* _What needs to be done_
Please switch "glass entrance door" to "front entrance door" throughout the data below and leave everything else unchanged. Omit the pictures from your answer.

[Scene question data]
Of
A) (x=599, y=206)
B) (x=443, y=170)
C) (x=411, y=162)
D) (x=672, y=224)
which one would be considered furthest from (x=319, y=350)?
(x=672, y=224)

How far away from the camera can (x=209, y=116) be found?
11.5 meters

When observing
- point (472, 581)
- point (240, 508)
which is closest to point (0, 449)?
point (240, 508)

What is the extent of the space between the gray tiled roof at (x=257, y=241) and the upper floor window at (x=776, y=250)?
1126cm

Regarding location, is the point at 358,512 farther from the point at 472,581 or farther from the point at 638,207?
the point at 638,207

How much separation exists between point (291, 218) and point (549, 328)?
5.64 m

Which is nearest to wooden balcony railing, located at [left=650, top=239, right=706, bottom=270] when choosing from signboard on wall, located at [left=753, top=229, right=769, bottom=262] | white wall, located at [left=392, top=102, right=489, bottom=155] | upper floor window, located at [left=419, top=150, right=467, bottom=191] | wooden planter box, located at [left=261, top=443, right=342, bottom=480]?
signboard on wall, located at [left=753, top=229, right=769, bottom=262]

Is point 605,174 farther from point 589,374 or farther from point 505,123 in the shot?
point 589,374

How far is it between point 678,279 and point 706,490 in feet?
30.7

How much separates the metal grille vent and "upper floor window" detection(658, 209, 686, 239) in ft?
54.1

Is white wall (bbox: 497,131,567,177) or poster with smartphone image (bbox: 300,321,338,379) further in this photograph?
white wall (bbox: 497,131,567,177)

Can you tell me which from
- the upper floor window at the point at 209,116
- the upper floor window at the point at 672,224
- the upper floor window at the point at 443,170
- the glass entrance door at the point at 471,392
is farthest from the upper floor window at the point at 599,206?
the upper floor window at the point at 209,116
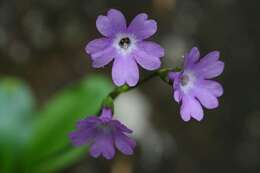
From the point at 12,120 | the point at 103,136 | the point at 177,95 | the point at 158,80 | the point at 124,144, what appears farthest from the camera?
the point at 158,80

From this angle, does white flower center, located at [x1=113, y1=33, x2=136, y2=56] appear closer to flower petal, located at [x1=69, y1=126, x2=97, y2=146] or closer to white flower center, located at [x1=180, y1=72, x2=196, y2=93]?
white flower center, located at [x1=180, y1=72, x2=196, y2=93]

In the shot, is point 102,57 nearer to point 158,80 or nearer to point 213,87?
point 213,87

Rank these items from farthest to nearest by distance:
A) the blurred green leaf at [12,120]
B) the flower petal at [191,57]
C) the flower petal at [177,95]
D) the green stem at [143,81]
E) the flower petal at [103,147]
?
the blurred green leaf at [12,120], the flower petal at [103,147], the green stem at [143,81], the flower petal at [191,57], the flower petal at [177,95]

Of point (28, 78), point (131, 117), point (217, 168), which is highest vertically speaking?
point (28, 78)

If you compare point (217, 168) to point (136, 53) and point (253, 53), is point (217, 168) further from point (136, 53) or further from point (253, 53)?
point (136, 53)

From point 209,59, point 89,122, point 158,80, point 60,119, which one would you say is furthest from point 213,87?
point 158,80

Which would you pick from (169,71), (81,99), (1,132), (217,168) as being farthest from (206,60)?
(217,168)

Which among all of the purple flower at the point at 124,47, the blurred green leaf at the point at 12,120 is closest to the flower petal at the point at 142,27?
the purple flower at the point at 124,47

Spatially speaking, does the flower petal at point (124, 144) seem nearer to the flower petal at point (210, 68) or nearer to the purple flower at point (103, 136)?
the purple flower at point (103, 136)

* _The completed task_
Of
A) (x=599, y=206)
B) (x=443, y=170)
C) (x=411, y=162)
D) (x=672, y=224)
which one would be considered furthest from (x=319, y=350)?
(x=672, y=224)

How far away from the camera can (x=209, y=116) be found?
11.5 meters

When observing
- point (472, 581)
- point (240, 508)
which is closest to point (0, 449)?
point (240, 508)

What is the extent of the space between the gray tiled roof at (x=257, y=241) and the upper floor window at (x=776, y=250)?
1126cm

Regarding location, is the point at 358,512 farther from the point at 472,581 or farther from the point at 638,207?
the point at 638,207

How much separation exists between point (291, 218) and point (549, 328)?
5.64 m

Which is nearest to wooden balcony railing, located at [left=650, top=239, right=706, bottom=270] when choosing from signboard on wall, located at [left=753, top=229, right=769, bottom=262] | white wall, located at [left=392, top=102, right=489, bottom=155] | upper floor window, located at [left=419, top=150, right=467, bottom=191] | wooden planter box, located at [left=261, top=443, right=342, bottom=480]?
signboard on wall, located at [left=753, top=229, right=769, bottom=262]

Is point 605,174 farther from point 589,374 or farther from point 505,123 in the shot?
point 589,374

How far is it between point 678,279 and point 706,490 in feet?
30.7

How much separates the metal grille vent and "upper floor window" detection(658, 209, 686, 239) in ft?
54.1

Is white wall (bbox: 497,131,567,177) or poster with smartphone image (bbox: 300,321,338,379) further in this photograph?
white wall (bbox: 497,131,567,177)

Can you tell me which from
- the upper floor window at the point at 209,116
- the upper floor window at the point at 672,224
- the upper floor window at the point at 443,170
- the front entrance door at the point at 471,392
is farthest from the upper floor window at the point at 599,206?
the upper floor window at the point at 209,116
From the point at 12,120 | the point at 103,136 | the point at 177,95 | the point at 158,80 | the point at 124,144, what appears farthest from the camera?
the point at 158,80

From this angle, does white flower center, located at [x1=113, y1=33, x2=136, y2=56] appear closer to flower petal, located at [x1=69, y1=126, x2=97, y2=146] or closer to white flower center, located at [x1=180, y1=72, x2=196, y2=93]?
white flower center, located at [x1=180, y1=72, x2=196, y2=93]

In the shot, is point 102,57 nearer to point 158,80 or nearer to point 213,87?
point 213,87

Rank these items from farthest to nearest by distance:
A) the blurred green leaf at [12,120]
B) the flower petal at [191,57]
C) the flower petal at [177,95]
D) the green stem at [143,81]
E) the flower petal at [103,147]
?
the blurred green leaf at [12,120], the flower petal at [103,147], the green stem at [143,81], the flower petal at [191,57], the flower petal at [177,95]

Of point (28, 78), point (131, 117), point (217, 168), which is highest vertically speaking?
point (28, 78)

If you compare point (217, 168) to point (136, 53) and point (253, 53), is point (217, 168) further from point (136, 53) or further from point (253, 53)?
point (136, 53)

From point 209,59, point 89,122, point 158,80, point 60,119, which one would you say is furthest from point 213,87?
point 158,80

Which would you pick from (169,71), (81,99), (1,132), (217,168) as being farthest from (206,60)?
(217,168)

Which among all of the purple flower at the point at 124,47, the blurred green leaf at the point at 12,120 is closest to the flower petal at the point at 142,27?
the purple flower at the point at 124,47

Spatially speaking, does the flower petal at point (124, 144) seem nearer to the flower petal at point (210, 68) or nearer to the purple flower at point (103, 136)?
the purple flower at point (103, 136)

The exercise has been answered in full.